Tuesday, April 21, 2009

Behind Bars and Building Bridges: The Whirlwind Continues

Pity the poor latecomers to Sunday's 10.15 Mass in St Patrick's Cathedral.

Not only were no seats to be found... but no standing room, either.

With a couple hundred folks left to linger on the steps, the standard 2,300 capacity of "America's parish" was surpassed by close to 1,000 more as the faithful and curious alike jammed the narthex and lined the aisles to witness the first public Eucharist celebrated by New York's self-described "new baby archbishop."

Indeed, collection baskets were still going around just before the Eucharistic Prayer and, along the 50th Street side, worshippers could be seen standing still in a Communion line that barely budged for 10 minutes.

After an opening blitz that lit up the "capital of the world," it was just another sight to behold. And afterward, another press conference ensued outside as a plaque commemorating Pope Benedict's visit to the Midtown landmark was unveiled on the first anniversary of his pilgrimage to it, the first time a papal stop at St Pat's included a Mass within its walls.

From the ballparks to a Bronx pantry, Sirius studios to Citigroup Center, Tim Dolan's taken the town by storm. Later today he visits his first parish school and tomorrow kicks off the first of two plenary meetings with his most crucial constituency -- a presbyterate that, so it's said, is smiling for the first time since the "Ides of March."

Yesterday, however, took him to New York state's lone maximum-security womens' prison for what's been the high-profile week's most intimate, moving event:
Jesus won’t judge him, he said, based on his visits to Yankee Stadium or even to St. Patrick’s Cathedral: “He is going to say, ‘When I was hungry, you fed me. When I was in prison, you came to see me.’ ”...

He told the women that they should never feel alone, as if they have been forsaken. Jesus received “capital punishment,” he said, and knows exactly what they’re going through.

After Mass, Dolan stood outside the chapel and greeted each woman individually. He embraced most and said at least a few words.He happily chatted with those who had a comment or question.

He asked many women to pray for him. Several of the inmates asked to be blessed by the new archbishop and one remarked “You are so cute.”

Afterward, Dolan took a couple of questions and [said] that visiting inmates and others in need is his sacred responsibility.

“They do more for me than I do for them,” he said.

After the Mass, Dolan was going to visit with long-term patients in the prison’s hospital. Then he was heading to the nursery, where babies born to pregnant inmates can live for up to a year....

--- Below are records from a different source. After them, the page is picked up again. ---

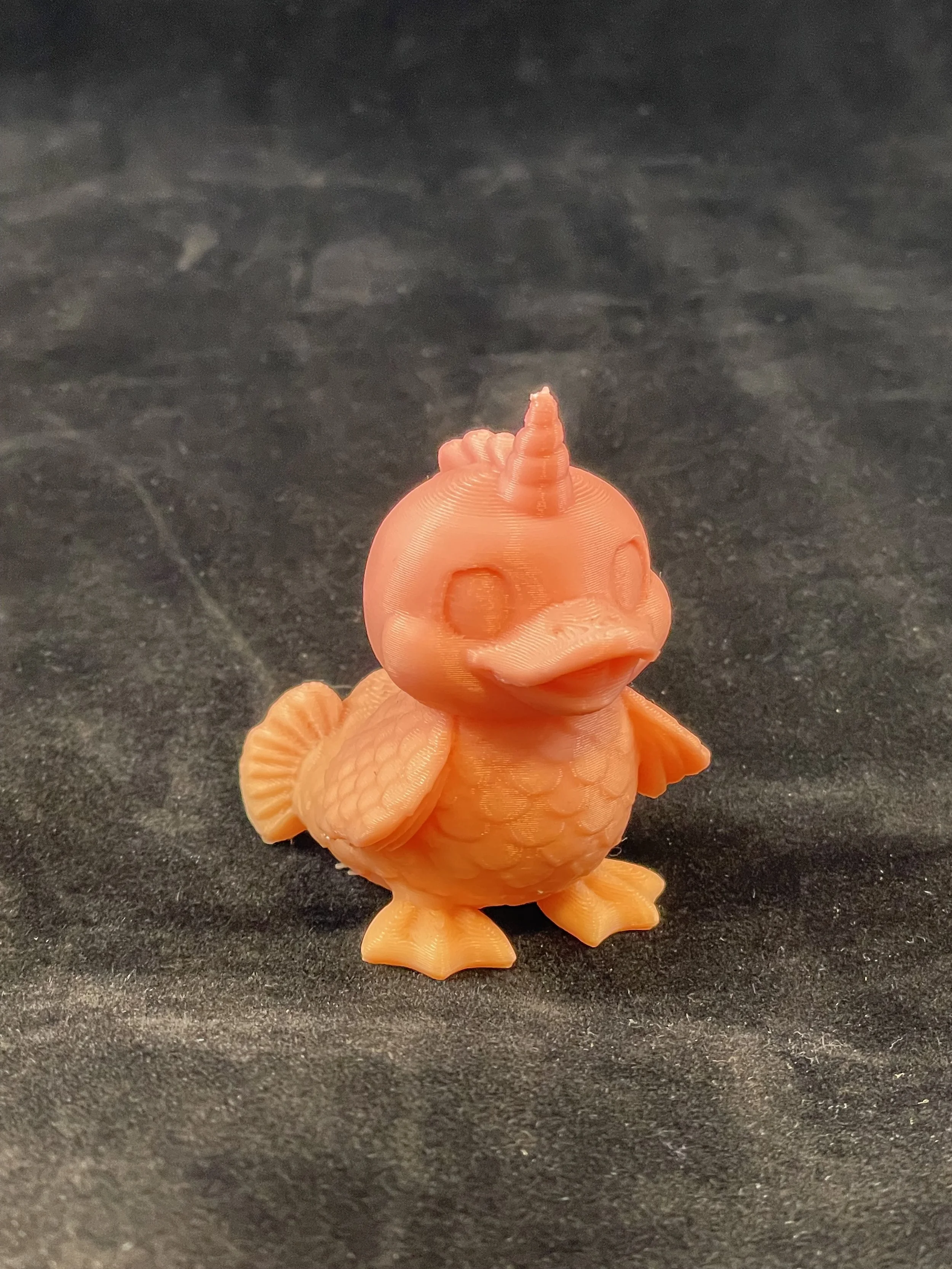 A-fish-A-duck-A-unicorn | Original RMM "A" Series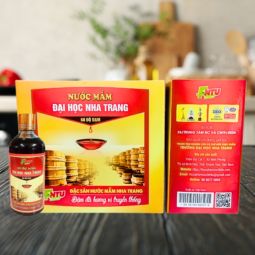 Đặc sản vùng miền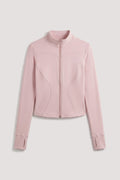 Zip Jacket
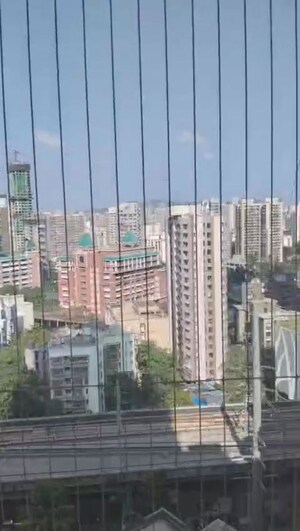 1 BHK Apartment For Rent in Ruparel Elara, Kandivali West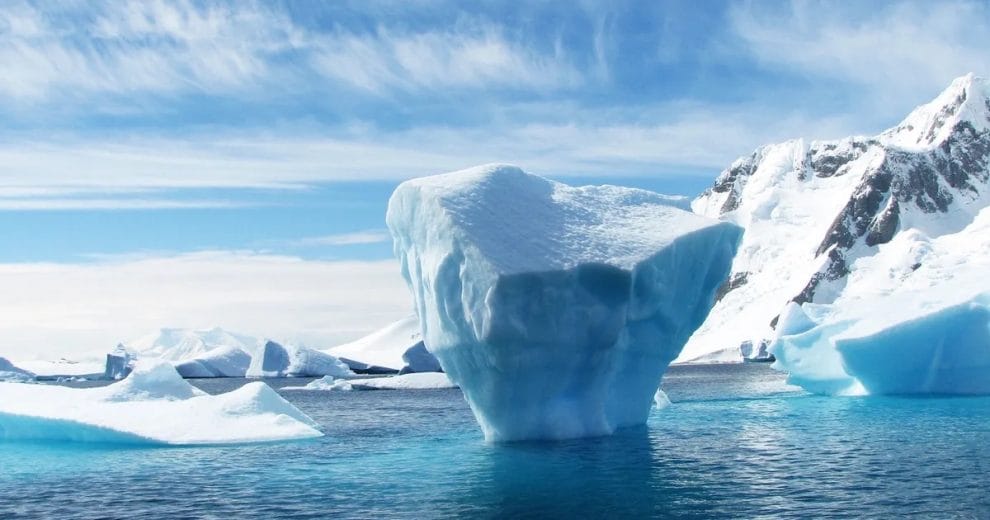 El Ártico podría quedarse sin hielo marino para el verano de 2030, advierte un nuevo estudio 11 artico pexels pixabay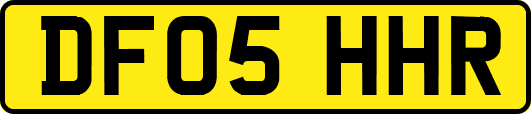 DF05HHR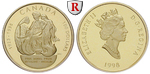 20441 Elizabeth II., 100 Dollars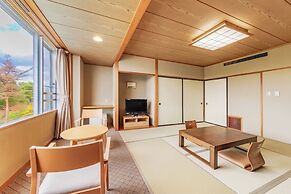 Kamenoi Hotel Ichinoseki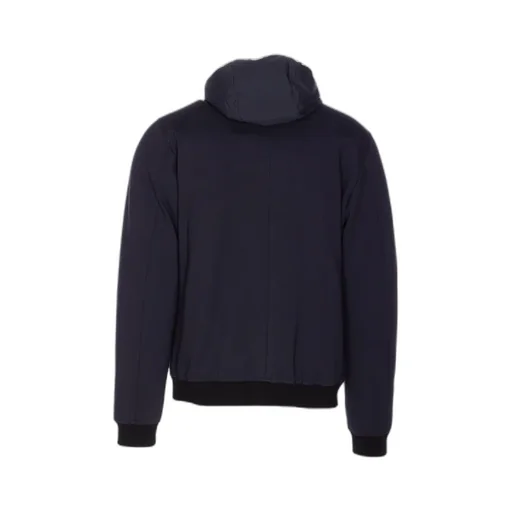 Moorer Callum-Tz Bomber Jacket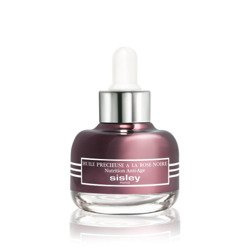 Sisley Huile Précieuse à la Rose Noire - Pielęgnacyjny olejek do twarzy  25ml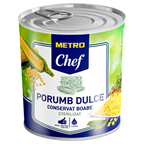 METRO Chef Porumb dulce 400g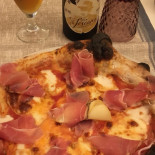 D'elite Pizza Burger Nourriture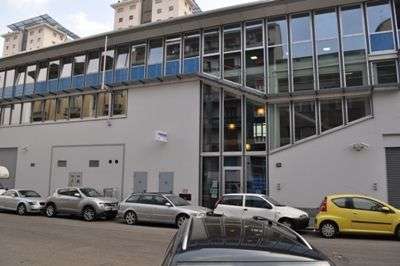Il Centro Assistenza di Milano di Samsung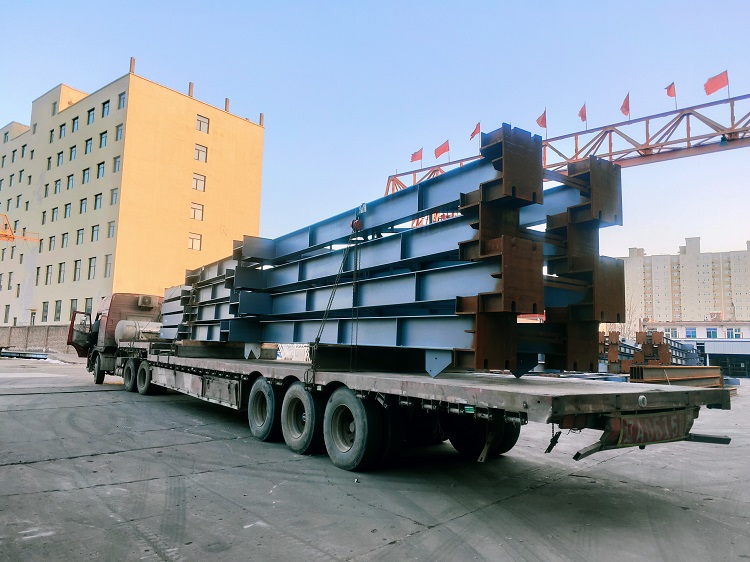 山西鋼結(jié)構(gòu)公司盛大鋼構(gòu)，27年品質(zhì)傳承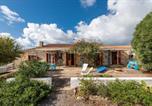 Location vacances Carloforte - Dimora tipica Carlofortina-1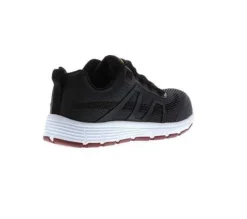 Maine Steel Toe Cap Shoes Womens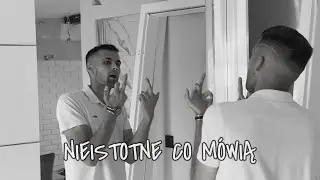 JOSHUASVKO - NIEISTOTNE CO MÓWIĄ (prod. Bastikoko x Spat)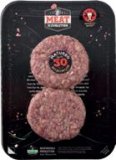 MEAT (R) EVOLUTION Svježi Wagyu Kobe burger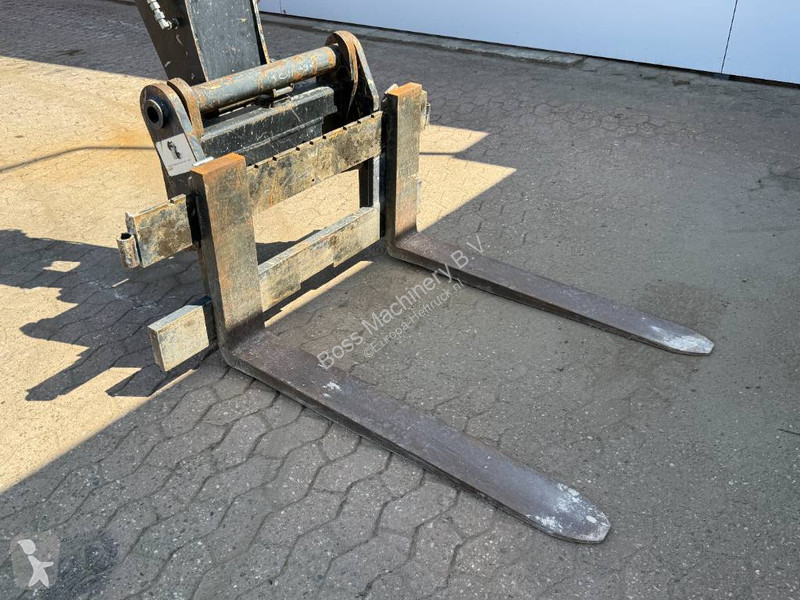 Sollevatori telescopici Manitou MRT2250+ -...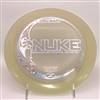 Discraft Seasonal Mega Glo Nuke 177.5g  - Glow in the Dark Nuke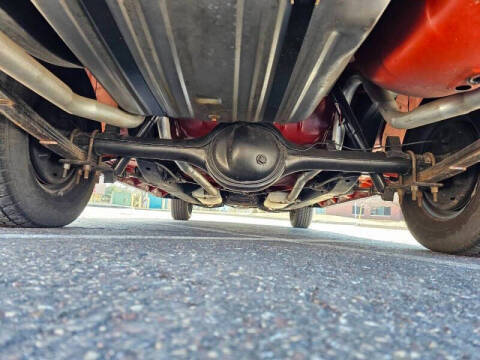 1957 Chevrolet Bel Air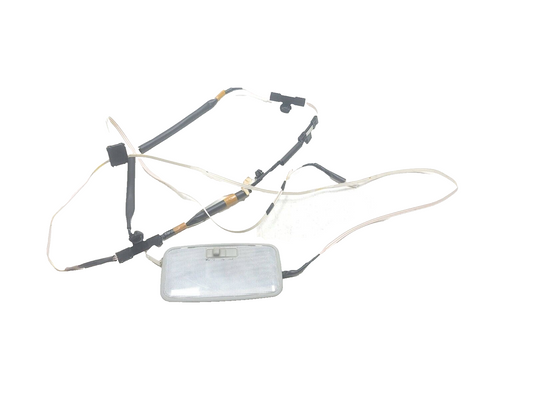08 - 15 Scion Xb Roof Headliner Wire Harness W/ Dome Light Lamp OEM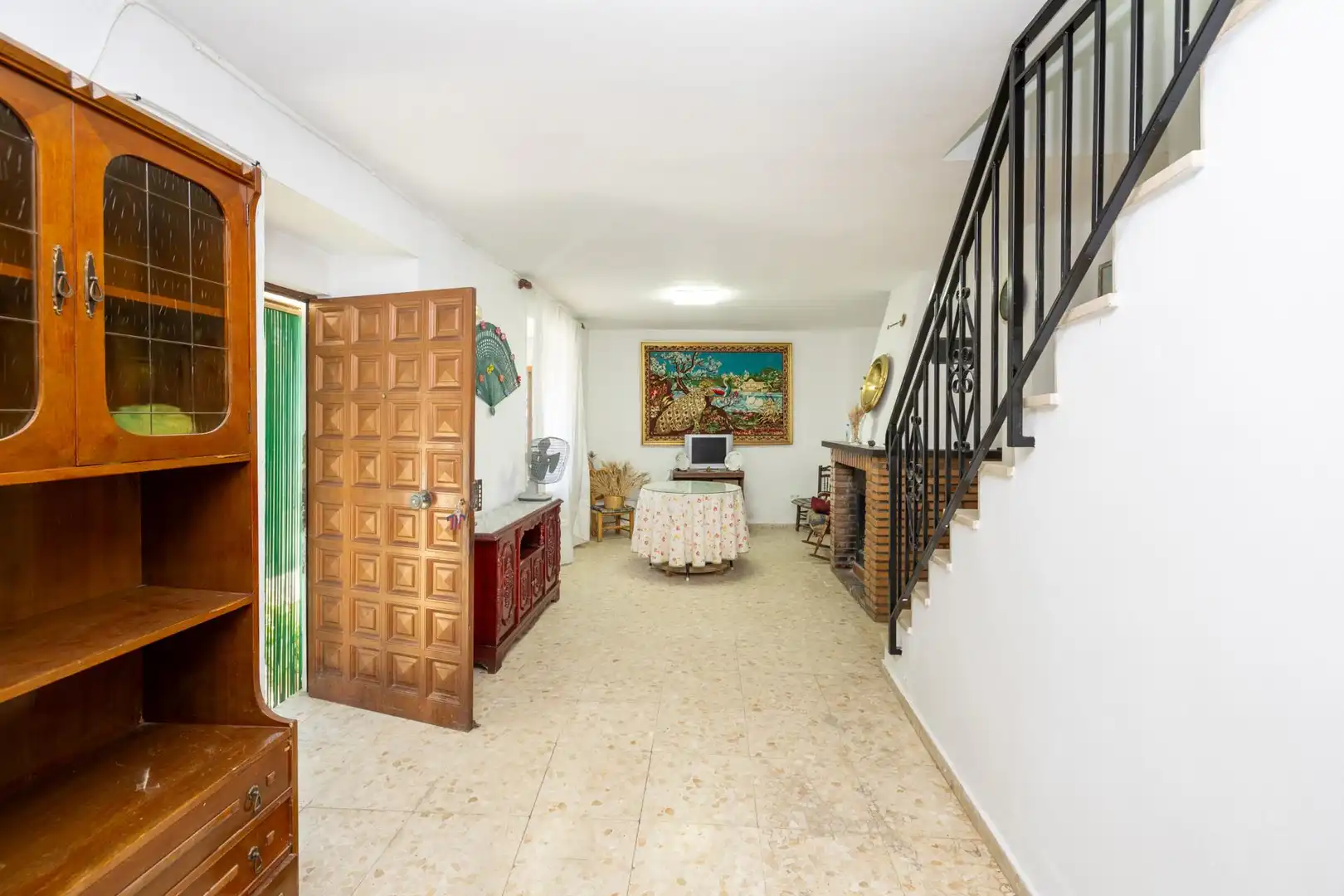 Country house zum Verkauf in Armilla mit Privatgarten und Terrasse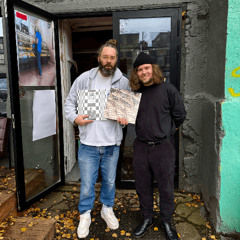 The Do!! You!!! Breakfast Show – w/ Misha Panfilov 06.11.25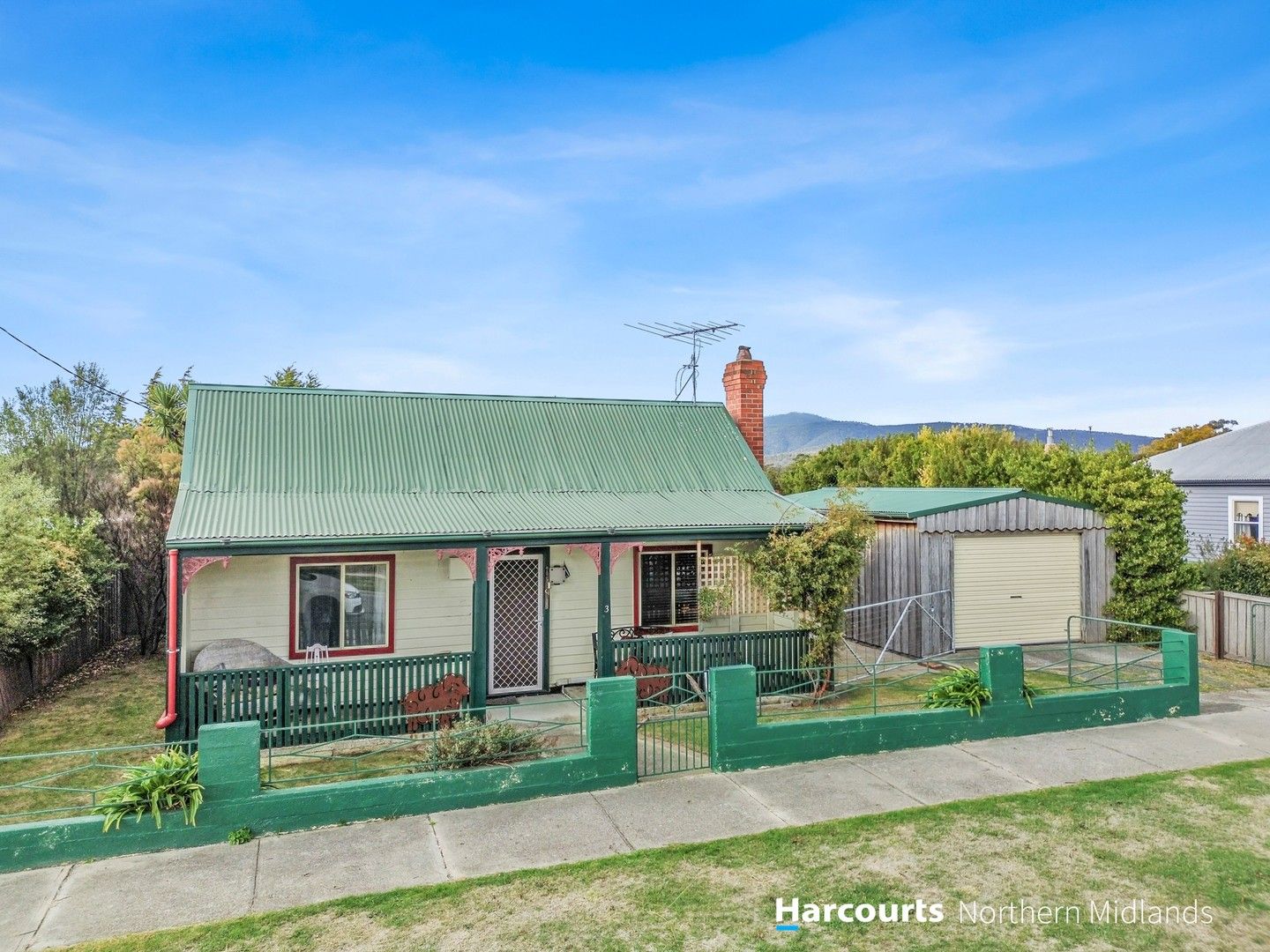 3 Gray Street, Avoca TAS 7213, Image 0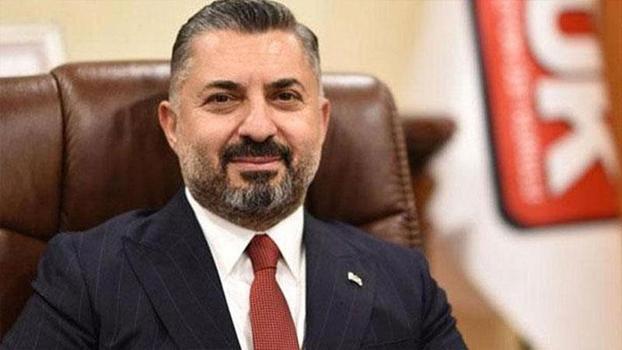 RTÜK Başkanı Şahin: Şiddet içeren yayınlara ağır müeyyideler uygulamaya devam edeceğiz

Dolan promised the inmates that he would return, especially around holiday times.
Last night, the archbishop made his first appearance before the Big Apple's interfaith community, addressing a Holocaust memorial service held in a Lutheran church.

Already a top member of the national Jewish-Catholic dialogue, as the guest-preacher spoke from handwritten notes, more once the tape can be transcribed.

In the meantime, though, an e.mail circulating around the Gotham presbyterate provides one worthwhile glimpse into these days as seen from the trenches.

Quoting Easter Preface IV and including the date of Dolan's installation, the note declares that "the long reign of sin is ended, a broken world has been renewed, and we are [sic] once again made whole."

And once they finally "talk turkey" with the new boss, we'll see how the sentiment holds up.